Question: (org. on Quora)

What happens with AMT if you exercise stock options in a private company and sell in the same year, but the sales price is less than the 409 value of the company?

So let’s say your ISO option strike price is $10 and the latest 409 valuation puts the stock at $40 a share, but you sell for $20 a share in the same year you exercised. Do you have to pay AMT on the difference between $10 and $40 or is it just considered a normal stock sale that you paid $10 and sold for $20 and AMT is irrelevant? Will there be any issues with the IRS since the price paid for the shares is less than the recent 409 value?

Answer (by Dan Walter)

This is a great question and an important fact for Incentive Stock Option (ISO) holders to be aware of.

When you exercise an ISO the spread is an Alternative Minimum Tax Income preference item. If you simply exercise and hold you will be required to perform an AMT tax calculation (there are lot’s of posts and discussions about tis, so I won’t go into the details.

If you sell, gift or “otherwise hypothecate” your exercised ISOs within 2 years of the grant date and 1 year of the exercise date you have disqualified them from preferential tax treatment (a “disqualifying disposition”).

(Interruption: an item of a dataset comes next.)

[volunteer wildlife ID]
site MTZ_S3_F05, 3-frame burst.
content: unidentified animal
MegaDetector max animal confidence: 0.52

A disqualifying disposition that occurs in THE SAME CALENDAR YEAR as the exercise that caused the AMTI preference items, negates the AMTI preference item and no AMT calculation is required when preparing your taxes in the following calendar year.  BUT, if you forget and hold the shares until even January 1 of the calendar year following the exercise, you will be forced to do the calculation and, perhaps, pay the associated taxes.

The trick is this.
IF you exercise and ISO and choose to hold any or all of the resulting shares in order to potential receive the tax benefit of avoiding ordinary income taxes in favor of capital gain taxes…
THEN you should have a tax professional or a qualified investment advisor of some sort help you evaluate the resulting shares in early December of the same year as the exercise.
IF the AMT risk seems high, it may make sense to get rid of the shares, take the ordinary income hit and pay the associated taxes.
If the AMT risk seems low, it probably makes sense to hold the shares and take advantage of the great saving that capital gains rates offer you.

NOTE: I am not a qualified tax advisor or attorney or financial advisor. While I do have extensive knowledge of these issues nothing here should be considered advice or guidance.  You must speak to your own advisors about your specific facts and circumstances to get advice about this issue.